PROBLEM STATEMENT →
Answer these questions about the electricity knowledge graph passage, one per line:
1. What technique does the graph mining methodology use to identify operational patterns?
2. Which dataset has the shortest measurement duration, and what is that duration?
3. How many households does the ECDUY dataset contain?

SELECTED PASSAGE →

Furthermore27, proposes a novel graph mining-based methodology for analyzing and visualizing building operational data, thereby enhancing building energy management. The authors develop a technique to transform operational data into graphs, analyzed using frequent subgraph mining to identify operational patterns. This approach integrates multi-relational and hierarchical building data, offering valuable insights for energy management.

These studies collectively underscore the versatility of KGs in improving energy management and smart home systems. They offer diverse perspectives and methodologies, highlighting the breadth of innovation in this field. Our proposed electricity KG addresses a key limitation in existing research by focusing on residential consumption across multiple global regions. The integration of detailed household, location metadata, and appliance-level data enables a level of granular household analysis currently unsupported by other publicly available datasets.

Methods

A KG8, as depicted at the top of Fig. 1, is a network of interconnected data nodes, where each node represents an entity (e.g. a place, or thing), and the connections (or “edges”) represent relationships between the nodes. Unlike traditional tabular data, which organizes information in rows and columns, a KG allows for a more flexible and integrated view of the data. This structure makes it easier to discover patterns and connections that might be hidden in tables and supports more complex queries, like finding indirect relationships between entities. In the case of an electricity KG, the KG captures metadata and high-level features extracted from raw consumption data, such as average daily household energy usage, appliance information, and location details. For example, it can link a household to its appliances and geographic location, allowing for analysis of how factors like energy prices and population density impact consumption. This interconnected structure offers a more comprehensive understanding of electricity usage compared to traditional data formats, enabling more insightful analysis and decision-making. To develop the proposed KG we employ a standard development process consisting of the following main steps: identifying data, constructing the KG ontology, extracting knowledge, processing knowledge, constructing the KG, and maintaining the KG28. This section details the methods used to implement the respective steps and also explains the process of generating the uniform data format.

Existing open source datasets

To develop the KG, we first identify openly available datasets that are suitable for the electricity characterization of households and are of sufficient quality. Table 1 summarizes the available open-source datasets that are suitable for the proposed KG. The first column of the table identifies the dataset by name, From the second column, it can be seen that the sampling rate of electricity measurements ranges from every second (1 s) in most datasets to every hour (1 h) in the HUE dataset. Other datasets have intermediate rates like 6 s (UKDALE), 8 s (REFIT), and 7 s (HES). The sampling rate is particularly important for ML applications where datasets typically require a consistent sampling rate that can be achieved through upsampling and downsampling. Additionally, tasks such as disaggregation are not possible with sampling rates of 1 min and above. From the third column, it can be seen that the duration of the measurements varies from one month (HEART) to 4.3 years (UK-DALE). Other datasets cover periods from several months to a few years. The length of the datasets is crucial for analyzing occupant behavior, as a sufficiently large sample size is necessary to conduct meaningful analysis. The fourth column tells us about the number of households present in the dataset this information is important as for example from one household in the DRED dataset it’s difficult to draw conclusions about the other households in the area, but if we have a representative sample of the area, for example, 110 953 households in ECDUY dataset, we can do city or even country level electricity consumption analysis. The number of unique appliances from the fifth column is important because it informs on how complete the dataset is. For example ENERTALK dataset has only 7 unique appliances which means that very likely not all appliances in the household are sub-metered. The sixth column of the dataset provides information on the countries and continents where the households are located, predominantly in Europe and North America, with three datasets representing Asia. Geographical location is crucial in understanding differences in electricity consumption, as factors such as climate and cultural practices significantly impact electricity usage patterns. The last column tells us if the dataset contains appliance sub-meter data or only the aggregate power consumption data. This information is important so we know which datasets to pick for different ML tasks.

EXTRACTED DATA →

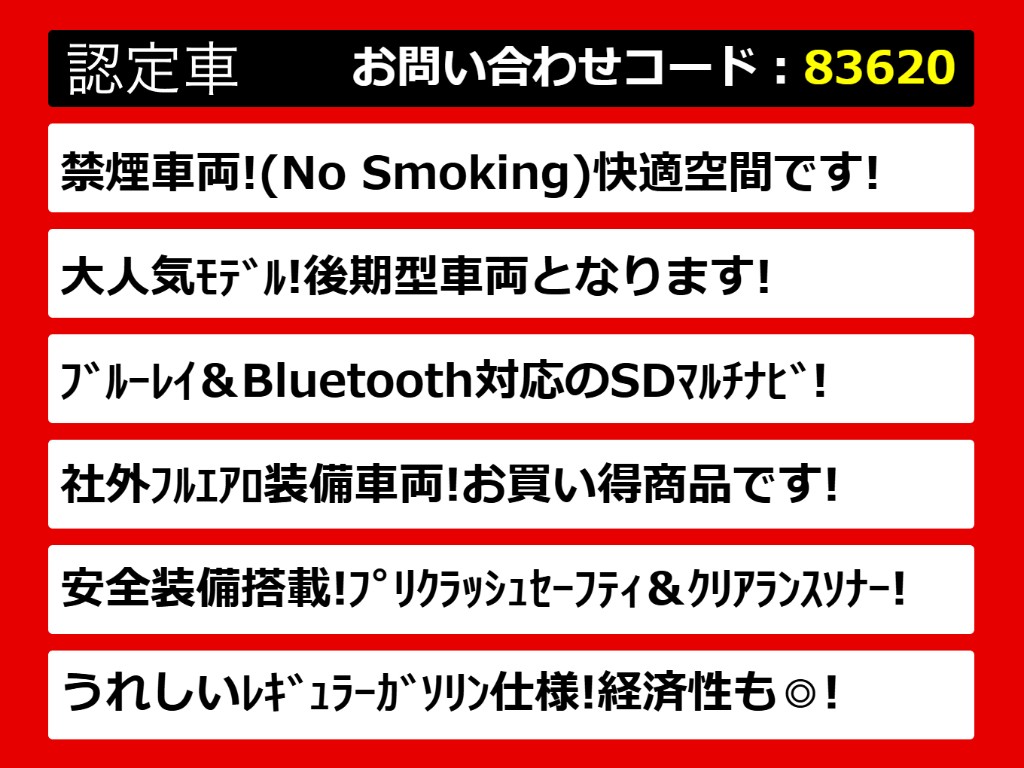 認定車　お問い合わせコード：83620

禁煙車両!(No Smoking)快適空間です!

大人気ﾓﾃﾞﾙ!後期型車両となります!

ﾌﾞﾙｰﾚｲ＆Bluetooth対応のSDﾏﾙﾁﾅﾋﾞ!

社外ﾌﾙｴｱﾛ装備車両!お買い得商品です!

安全装備搭載!ﾌﾟﾘｸﾗｯｼｭｾｰﾌﾃｨ＆ｸﾘｱﾗﾝｽｿﾅｰ!

うれしいﾚｷﾞｭﾗｰｶﾞｿﾘﾝ仕様!経済性も◎!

ANSWER TO THIS PROBLEM →
1. Frequent subgraph mining.
2. HEART, with one month.
3. 110 953 households.